/vwap

VWAP calculation engine

Primary LanguageGo

vwap

Real-time VWAP (volume-weighted average price) calculation engine.

Dependencies

To use this repository, the make utility is required. In addition, if you'd like to build the project and execute locally on your machine, Go v1.17+ and golangci-lint are required. However, building and executing can also be done through Docker.

Build

To build the project locally, run:

make install

To build the project using Docker, run:

make docker/build

Usage

The vwap calculation engine logs in real time the VWAP values for each trading pair of interest, in a window of configurable size. To start the engine, run the following command:

Local Docker
make run
make docker/run

For both cases, the following environment variables can be passed to customize the engine:

  • FEED_ENDPOINT: WebSocket endpoint to read trading pair match data from, e.g., wss://endpoint.company.com.
  • TRADING_PAIRS: Comma-separated list of trading pairs of interest to calculate VWAP for, e.g., BTC-USD,ETH-BTC.
  • WINDOW_SIZE: Size of the sliding window to use when calculating VWAP. This has to be at least 1.

Design

This section presents design choices and implementation details for the project.

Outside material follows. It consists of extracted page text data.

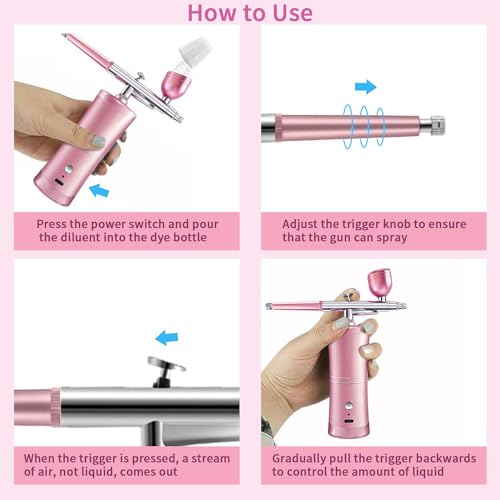 How to Use

Press the power switch and pour the diluent into the dye bottle

Adjust the trigger knob to ensure that the gun can spray

When the trigger is pressed, a stream of air, not liquid, comes out

Gradually pull the trigger backwards to control the amount of liquid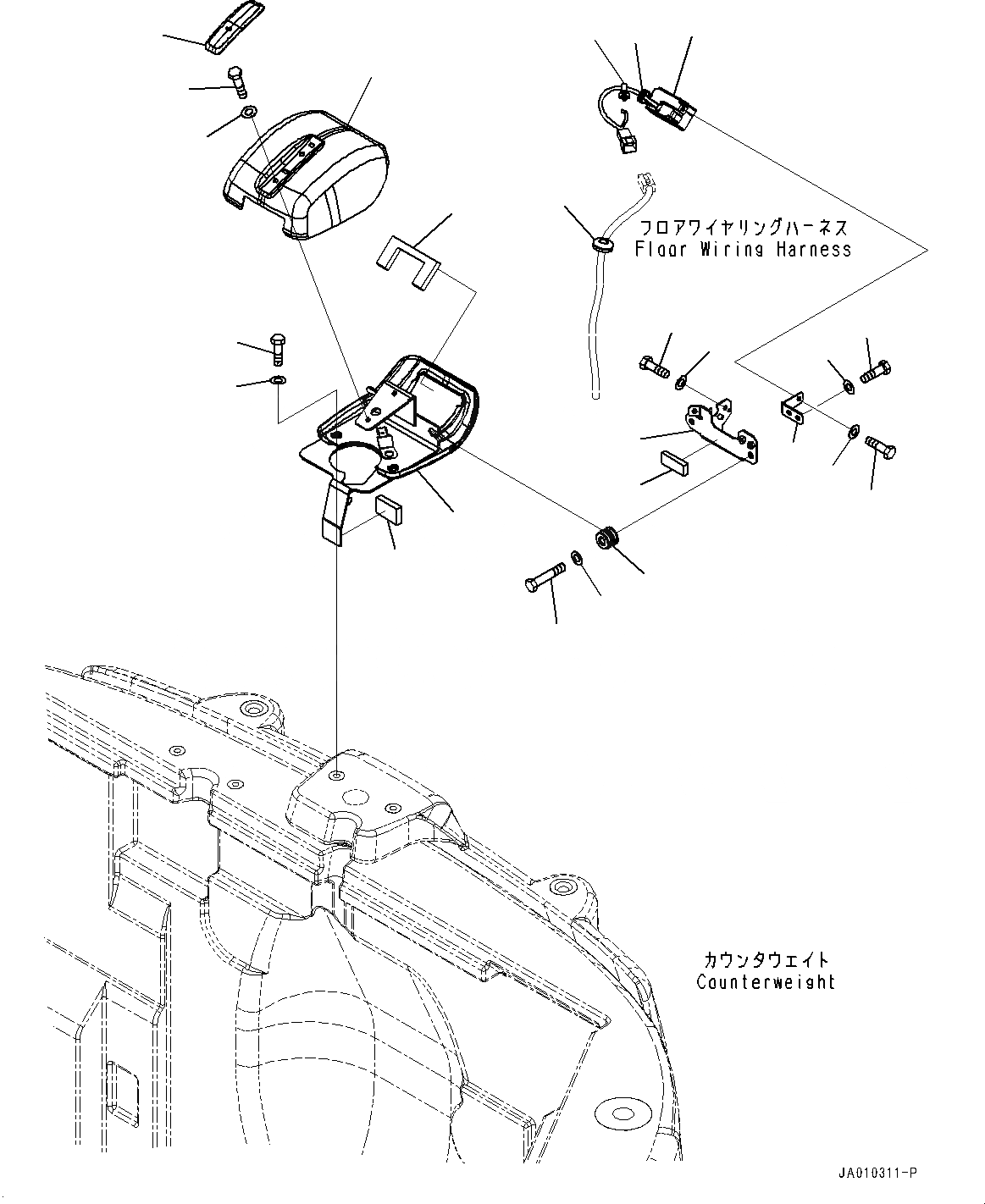 フロアワイヤリングハーネス
Floor Wiring Harness

カウンタウェイト
Counterweight

JA010311-P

Object model and data flow

All WebSocket messages are read as JSON objects. These objects are simple map[string]interface{}, so that any message can be read using the same underlying type. Since, for the VWAP calculation, we are only interested in the match or last_match message types, these maps are parsed to the Match structure when we observe these messages.

In order to allow for increased throughput of incoming WebSocket messages, one goroutine is spawned for reading messages, and another one is spawned for handling them. This way, the reader goroutine reads messages and place them in a buffered channel. The handler goroutine then feeds from this channel to handle new messages.

Calculation Algorithm

The VWAP of a product over a window of n data points is defined as SUM(P_i * Q_i) / SUM(Q_i), where P_i and Q_i are the price and quantity of a given data point i. Since we would like to calculate the VWAP for a sliding window, for every new data point, we also want to minimize the cost of performing this calculation, as it will be executed repeatedly.

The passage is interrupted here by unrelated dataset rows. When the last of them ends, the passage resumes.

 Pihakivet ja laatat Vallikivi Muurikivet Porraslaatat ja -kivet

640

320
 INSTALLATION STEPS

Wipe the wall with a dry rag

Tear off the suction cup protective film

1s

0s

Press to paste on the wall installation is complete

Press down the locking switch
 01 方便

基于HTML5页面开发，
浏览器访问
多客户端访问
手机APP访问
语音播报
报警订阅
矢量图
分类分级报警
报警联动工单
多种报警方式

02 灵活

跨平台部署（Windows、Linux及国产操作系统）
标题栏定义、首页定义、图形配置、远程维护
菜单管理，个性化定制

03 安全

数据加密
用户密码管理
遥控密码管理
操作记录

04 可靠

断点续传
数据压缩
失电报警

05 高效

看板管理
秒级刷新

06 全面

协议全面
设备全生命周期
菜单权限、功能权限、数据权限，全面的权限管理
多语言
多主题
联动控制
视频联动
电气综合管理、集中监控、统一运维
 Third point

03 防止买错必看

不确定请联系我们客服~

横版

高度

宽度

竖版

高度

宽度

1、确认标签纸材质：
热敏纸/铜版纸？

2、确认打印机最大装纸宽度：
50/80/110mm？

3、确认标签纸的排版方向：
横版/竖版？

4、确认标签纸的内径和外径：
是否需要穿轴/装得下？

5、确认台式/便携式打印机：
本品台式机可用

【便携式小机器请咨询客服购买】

By keeping track of the numerator and denominator for the fraction that calculates the VWAP, we can incorporate a new data point j into the calculation by adding its contribution to both the numerator and to the denominator. In addition, if the sliding window has reached its limit size, it will discard its oldest entry, meaning that we have to subtract its contribution from the numerator and from the denominator. Hence, we have that VWAP_j = (SUM(P*Q) - (P*Q)_old + (P*Q)_j) / (SUM(Q) - Q_old + Q_j).

This calculation method has been implemented using a channel, which behaves as a queue for the sliding window, allowing us to easily pop the oldest data point and push the new one.

Tests

Unit and integration tests have been added for the project. To run them, execute the following command:

make test

The coverage.html file can be opened in a browser to display details about the test coverage for each file.